# RECORD LIST
--

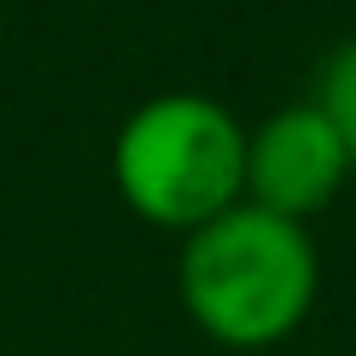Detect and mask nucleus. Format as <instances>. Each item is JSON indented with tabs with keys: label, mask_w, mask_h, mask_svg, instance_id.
Wrapping results in <instances>:
<instances>
[{
	"label": "nucleus",
	"mask_w": 356,
	"mask_h": 356,
	"mask_svg": "<svg viewBox=\"0 0 356 356\" xmlns=\"http://www.w3.org/2000/svg\"><path fill=\"white\" fill-rule=\"evenodd\" d=\"M316 245L304 222H286L257 204H234L181 240L175 292L199 333L228 350H269L304 327L316 304Z\"/></svg>",
	"instance_id": "f257e3e1"
},
{
	"label": "nucleus",
	"mask_w": 356,
	"mask_h": 356,
	"mask_svg": "<svg viewBox=\"0 0 356 356\" xmlns=\"http://www.w3.org/2000/svg\"><path fill=\"white\" fill-rule=\"evenodd\" d=\"M123 204L158 228H204L245 199V129L211 94H152L111 140Z\"/></svg>",
	"instance_id": "f03ea898"
},
{
	"label": "nucleus",
	"mask_w": 356,
	"mask_h": 356,
	"mask_svg": "<svg viewBox=\"0 0 356 356\" xmlns=\"http://www.w3.org/2000/svg\"><path fill=\"white\" fill-rule=\"evenodd\" d=\"M350 175V152L316 106H286L245 135V204L304 222L327 211Z\"/></svg>",
	"instance_id": "7ed1b4c3"
},
{
	"label": "nucleus",
	"mask_w": 356,
	"mask_h": 356,
	"mask_svg": "<svg viewBox=\"0 0 356 356\" xmlns=\"http://www.w3.org/2000/svg\"><path fill=\"white\" fill-rule=\"evenodd\" d=\"M316 111L333 123L339 146L350 152L356 164V41H345L327 65H321V82H316Z\"/></svg>",
	"instance_id": "20e7f679"
}]
</instances>
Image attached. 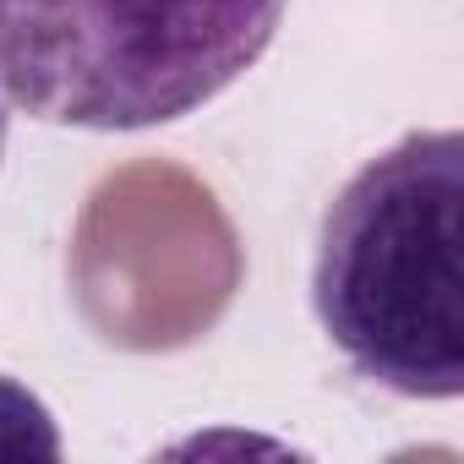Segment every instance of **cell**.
I'll return each instance as SVG.
<instances>
[{
  "label": "cell",
  "mask_w": 464,
  "mask_h": 464,
  "mask_svg": "<svg viewBox=\"0 0 464 464\" xmlns=\"http://www.w3.org/2000/svg\"><path fill=\"white\" fill-rule=\"evenodd\" d=\"M312 306L334 350L404 399L464 393V137L366 159L317 229Z\"/></svg>",
  "instance_id": "6da1fadb"
},
{
  "label": "cell",
  "mask_w": 464,
  "mask_h": 464,
  "mask_svg": "<svg viewBox=\"0 0 464 464\" xmlns=\"http://www.w3.org/2000/svg\"><path fill=\"white\" fill-rule=\"evenodd\" d=\"M290 0H0V93L44 126L142 131L246 77Z\"/></svg>",
  "instance_id": "7a4b0ae2"
},
{
  "label": "cell",
  "mask_w": 464,
  "mask_h": 464,
  "mask_svg": "<svg viewBox=\"0 0 464 464\" xmlns=\"http://www.w3.org/2000/svg\"><path fill=\"white\" fill-rule=\"evenodd\" d=\"M0 459H61L55 415L12 377H0Z\"/></svg>",
  "instance_id": "3957f363"
},
{
  "label": "cell",
  "mask_w": 464,
  "mask_h": 464,
  "mask_svg": "<svg viewBox=\"0 0 464 464\" xmlns=\"http://www.w3.org/2000/svg\"><path fill=\"white\" fill-rule=\"evenodd\" d=\"M0 148H6V115H0Z\"/></svg>",
  "instance_id": "277c9868"
}]
</instances>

--

Please identify each line in the records above that contains the string "evenodd" with the same capitalization, and copy every such line in full.

	"mask_svg": "<svg viewBox=\"0 0 356 356\" xmlns=\"http://www.w3.org/2000/svg\"><path fill=\"white\" fill-rule=\"evenodd\" d=\"M316 245L304 222H286L257 204H234L181 240L175 292L199 333L228 350H269L304 327L316 304Z\"/></svg>",
	"mask_svg": "<svg viewBox=\"0 0 356 356\" xmlns=\"http://www.w3.org/2000/svg\"><path fill=\"white\" fill-rule=\"evenodd\" d=\"M123 204L158 228H204L245 199V129L211 94H152L111 140Z\"/></svg>",
	"mask_svg": "<svg viewBox=\"0 0 356 356\" xmlns=\"http://www.w3.org/2000/svg\"><path fill=\"white\" fill-rule=\"evenodd\" d=\"M350 175V152L316 106H286L245 135V204L304 222L327 211Z\"/></svg>",
	"mask_svg": "<svg viewBox=\"0 0 356 356\" xmlns=\"http://www.w3.org/2000/svg\"><path fill=\"white\" fill-rule=\"evenodd\" d=\"M316 111L333 123L339 146L350 152L356 164V41H345L327 65H321V82H316Z\"/></svg>",
  "mask_svg": "<svg viewBox=\"0 0 464 464\" xmlns=\"http://www.w3.org/2000/svg\"><path fill=\"white\" fill-rule=\"evenodd\" d=\"M312 306L334 350L404 399L464 393V137L366 159L317 229Z\"/></svg>",
  "mask_svg": "<svg viewBox=\"0 0 464 464\" xmlns=\"http://www.w3.org/2000/svg\"><path fill=\"white\" fill-rule=\"evenodd\" d=\"M290 0H0V93L44 126L142 131L246 77Z\"/></svg>",
  "mask_svg": "<svg viewBox=\"0 0 464 464\" xmlns=\"http://www.w3.org/2000/svg\"><path fill=\"white\" fill-rule=\"evenodd\" d=\"M0 459H61L55 415L12 377H0Z\"/></svg>",
  "mask_svg": "<svg viewBox=\"0 0 464 464\" xmlns=\"http://www.w3.org/2000/svg\"><path fill=\"white\" fill-rule=\"evenodd\" d=\"M0 148H6V115H0Z\"/></svg>",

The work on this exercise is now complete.